In this case, uplift models will make radically different
different predictions from "response" models.
A response model will concentrate on the fact that more
men buy (when treated) that women; but an uplift model will
recognize that women's purchases are increased by the treatment
whereas men's is suppressed.
-
Q. How do you measure the quality of an uplift
model?
A. Standard quality measures for models
(such as gini, R-square, classification error etc.)
don't work for uplift models as they are all based on
comparing an actual, known outcome for an individual
with a predicted outcome.
However, since a single person can't be simultaneously
treated and not-treated, we can't make this comparison.
There is, however, a generalization of the gini measure
called Qini that has some of the
characteristics as gini, but which does apply to uplift
models.
This has been described in the paper referenced as [1].
-
Q. What are the main application so of uplift modelling?
A. So far the biggest successes with uplift
modelling have been in the areas of customer retention
and demand generation (cross-sell and up-sell, particularly).
The state-of-the-art approach to customer retention
is to predict which customers are at risk of attrition
(or "churn") and then to target those at high risk
who are also of high value with some retention activity.
Unfortunately, such retention efforts quite often backfire,
triggering the very attrition they were intended to save.

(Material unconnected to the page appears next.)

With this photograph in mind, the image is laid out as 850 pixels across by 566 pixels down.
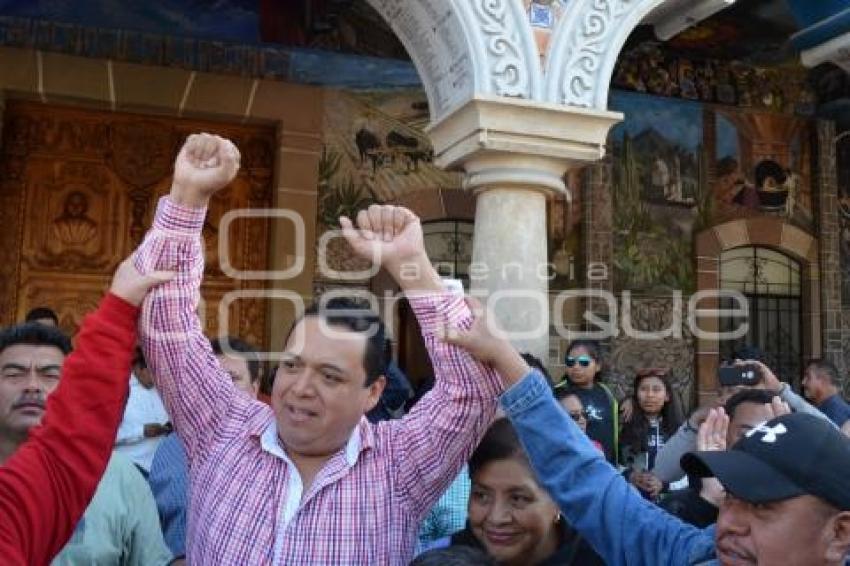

Uplift models can be used to identify the people who can
be saved by the retention activity.
There's often a triple win, because you reduce triggered
attrition (thus increasing overall retention),
reduce the volume targeted (and thus save money)
and reduce the dissatisfaction generated by those who
don't react well to retention activity.
The other big successes have come in the area of
cross-sell and up-sell, particularly of high-value
financial products. Here, purchase rates are often low,
and the overall incremental impact of campaigns is often small.
Uplift modelling often allows dramatic reduction in the volumes
targeted while losing virtually no sales.
In some case, where negative effects are present,
incremental sales actually increase despite a lower
targeting volume.
-
Q. Are there any disadvantages of uplift modelling?
A. Uplift modelling is harder and requires valid
controls groups to be kept, which have to be of reasonable size.
Experience shows that it is also easy to misinterpret the
results of campaigns when assessing uplift, especially when
it is first adopted.
Adoption of uplift models usually results in reductions in
contact volumes, which is sometimes seen as a negative by
marketing departments.
An uplift modelling perspective also often reveals that previous
targeting has been poor, and sometimes brings to light negative
effects that had not previously been identified.
There is also some evidence that uplift models also seem to need
to be refreshed more frequently than conventional models,
and there are clearly cases where either data volumes are not
adequate to support uplift modelling or where the results of
uplift modelling are not significantly different from those
of conventional modelling.
Anecdotally, this seems to be the case in the retail sector
more than in financial services and communications.
-
Q. How does uplift modelling relate to incremental modelling?
A. It's the same thing.
Various people have apparently independently come up with the
idea of modelling uplift, and different statistical approaches to it.
There is no broad agreement on terminology yet.
Names include
- uplift modelling
- differential response analysis
- incremental modelling
- incremental impact modelling
- true response modelling
- true lift modelling
- proportional hazards modelling
- net modelling.
These are all the essentially the same thing.